Agonists of peroxisome proliferator-activated receptor-γ attenuate the Aβ-mediated impairment of LTP in the hippocampus in vitro

The data we present here suggest that agonists of peroxisome proliferator-activated receptor-γ (PPARγ) can attenuate the effects of beta-amyloid peptide (Aβ). Alzheimer's disease is associated with elevated levels of Aβ, and enhanced expression of PPARγ. In this study, we determined that application of Aβ[1-40] could impair hippocampal post-tetanic potentiation (PTP) and long-term potentiation (LTP) in vitro. We investigated the effects of PPARγ agonists; troglitazone, ciglitazone and 15-deoxy-Δ12,14 prostaglandin J2 (PGJ2) on synaptic transmission and plasticity in area CA1. Both ciglitazone and PGJ2 increased baseline synaptic transmission significantly, without altering paired-pulse facilitation. PGJ2 produced a significant reduction in LTP, whereas ciglitazone and troglitazone had no significant effect.

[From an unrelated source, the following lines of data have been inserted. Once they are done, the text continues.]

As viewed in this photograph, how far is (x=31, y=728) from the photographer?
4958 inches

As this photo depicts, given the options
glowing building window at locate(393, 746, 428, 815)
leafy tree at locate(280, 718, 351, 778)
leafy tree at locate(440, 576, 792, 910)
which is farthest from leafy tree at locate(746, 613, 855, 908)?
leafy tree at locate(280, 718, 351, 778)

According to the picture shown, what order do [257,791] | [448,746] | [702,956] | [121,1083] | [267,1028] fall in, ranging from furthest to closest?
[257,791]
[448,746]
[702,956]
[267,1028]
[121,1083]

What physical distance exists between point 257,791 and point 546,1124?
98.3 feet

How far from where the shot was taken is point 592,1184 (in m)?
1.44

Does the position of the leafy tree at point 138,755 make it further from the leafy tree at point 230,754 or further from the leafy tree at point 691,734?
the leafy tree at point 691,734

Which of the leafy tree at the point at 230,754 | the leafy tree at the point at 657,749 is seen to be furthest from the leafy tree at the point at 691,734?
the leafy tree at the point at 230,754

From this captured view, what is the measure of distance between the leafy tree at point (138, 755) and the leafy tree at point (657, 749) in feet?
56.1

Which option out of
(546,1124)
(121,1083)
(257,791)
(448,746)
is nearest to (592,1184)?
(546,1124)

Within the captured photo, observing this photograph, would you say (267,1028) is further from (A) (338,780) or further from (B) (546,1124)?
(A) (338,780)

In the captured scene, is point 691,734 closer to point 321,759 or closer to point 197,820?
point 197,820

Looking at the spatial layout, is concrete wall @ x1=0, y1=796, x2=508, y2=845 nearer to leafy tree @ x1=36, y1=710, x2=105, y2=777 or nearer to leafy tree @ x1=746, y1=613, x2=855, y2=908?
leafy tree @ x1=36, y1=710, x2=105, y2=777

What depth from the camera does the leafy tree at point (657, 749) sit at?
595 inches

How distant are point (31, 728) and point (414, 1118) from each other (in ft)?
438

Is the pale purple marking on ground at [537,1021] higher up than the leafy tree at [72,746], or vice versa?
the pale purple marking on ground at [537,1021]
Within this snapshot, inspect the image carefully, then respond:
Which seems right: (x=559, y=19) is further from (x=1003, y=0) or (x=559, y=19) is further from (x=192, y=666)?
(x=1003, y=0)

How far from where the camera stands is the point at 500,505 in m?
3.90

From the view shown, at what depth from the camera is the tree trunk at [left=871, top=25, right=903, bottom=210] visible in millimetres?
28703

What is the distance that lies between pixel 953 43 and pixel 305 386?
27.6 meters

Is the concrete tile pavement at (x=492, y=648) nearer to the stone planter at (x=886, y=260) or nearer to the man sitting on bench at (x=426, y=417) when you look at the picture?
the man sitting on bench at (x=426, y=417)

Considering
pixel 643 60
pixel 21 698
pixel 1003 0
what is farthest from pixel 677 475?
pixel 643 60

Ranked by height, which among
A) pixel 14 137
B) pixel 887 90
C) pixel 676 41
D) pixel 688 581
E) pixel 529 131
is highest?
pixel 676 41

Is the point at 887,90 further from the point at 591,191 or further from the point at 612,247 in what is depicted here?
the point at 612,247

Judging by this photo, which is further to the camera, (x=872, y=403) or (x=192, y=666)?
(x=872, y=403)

In addition, prior application of each ligand attenuated the previously observed Aβ[1-40]-mediated impairment of LTP. The effect of troglitazone on the Aβ[1-40]-mediated impairment of LTP was not reversed by the PPARγ antagonist, GW-9662. These findings demonstrate that PPARγ agonists attenuate the effects of Aβ on LTP, and support the potential use of these agents to alleviate the symptoms of Alzheimer's disease. We also suggest that PPARγ agonists may regulate expression of hippocampal LTP in vitro.